= Saint Louis University Office of Admissions Building =

Stone castle building in St. Louis, Missouri

Saint Louis University's New Student Visit Center (as known as The Alexander Euston Mansion and Queen's Daughters House) is a stone castle building located at 3730 Lindell in St. Louis, Missouri. This mansion was built in 1890 by English immigrant Alexander Euston who made money in the white lead and linseed oil business. It was built to include sixteen rooms and a ballroom.

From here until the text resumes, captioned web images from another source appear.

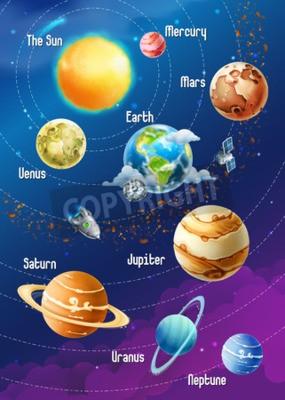 Fototapete Sonnensystem von Planeten, Vektor-Illustration vertikal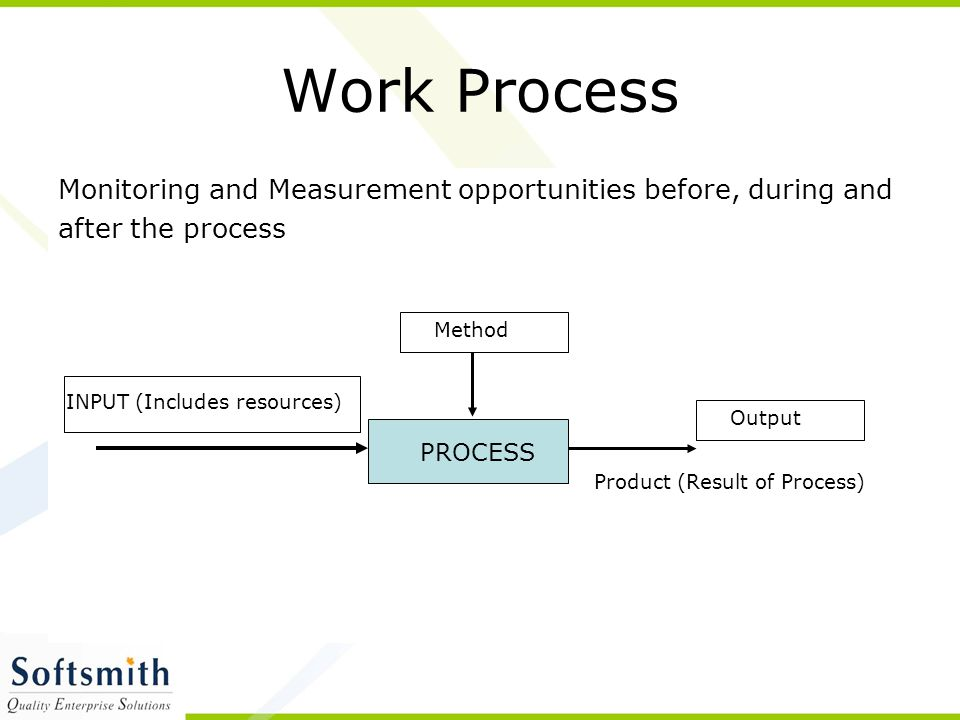 Work Process Monitoring and Measurement opportunities before, during and after the process INPUT (Includes resources) PROCESS Method Output Product (Result of Process)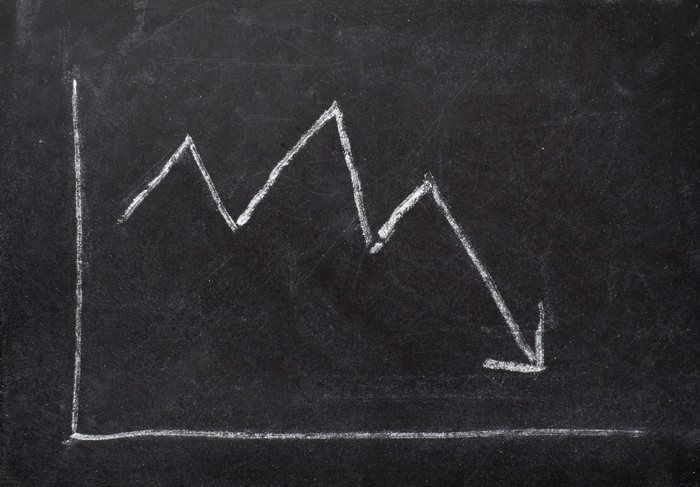 A chalkboard sketch of a stock chart with an arrow pointing down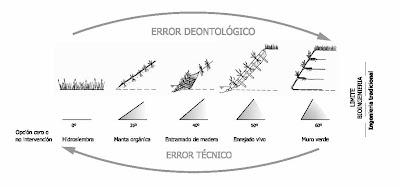 Normas Tecnológicas de Jardinería y Paisajismo NTJ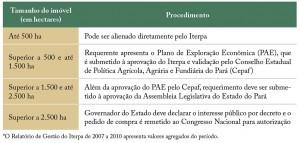 tab 05 regFund 300x143 - Regularização Fundiária no Pará: Afinal, qual o problema?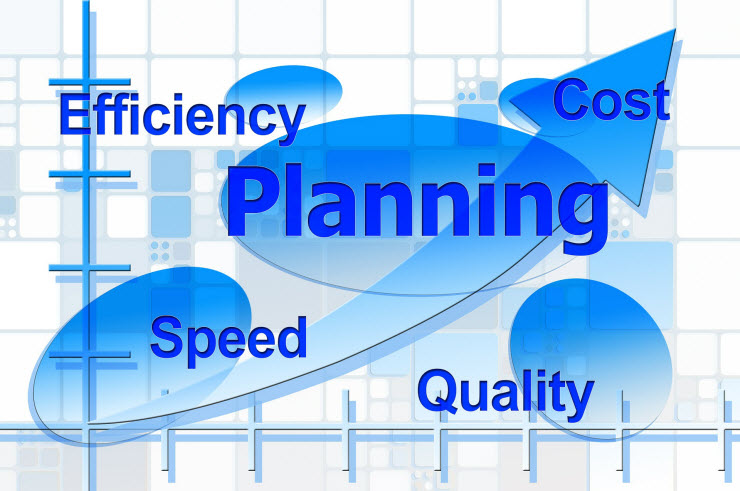 Efficiency cost speed quality planning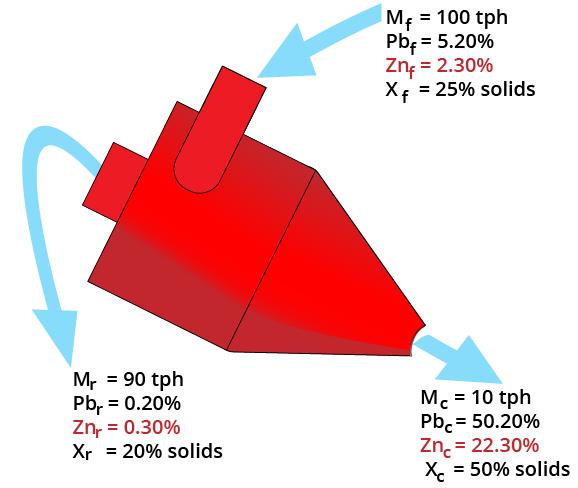 A diagram of a material balance equation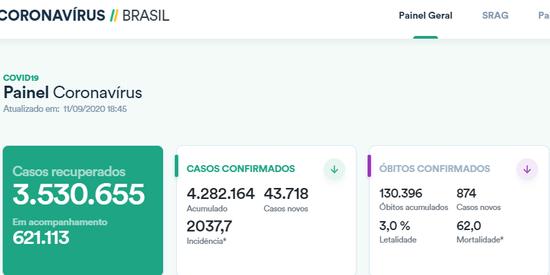 巴西单日新增确诊病例逾4.3万例 累计逾428万例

In 1912, the St. Louis-based religious society Daughters of the Queen of Heaven, an organization of lay Catholic women, purchased this building and converted it to a boarding house for single women. It functioned as a woman's home until 1972. The Church of Scientology owned the building between 1974 and 1985. In 1988, Saint Louis University acquired the mansion and converted it to become an annex to its law school, previously housed in the adjacent Morrissey Hall. However, in the mid-2010s, the law school was relocated to downtown St. Louis to Scott Hall. Queen's Daughters Hall was renovated to become SLU's New Student Visit Center as part of the Office of Admission. The building is one of the best remaining examples of Romanesque Revival architecture left in the city of St. Louis. Another house of Romanesque architectural style on the campus of Saint Louis University would be Samuel Cupples House.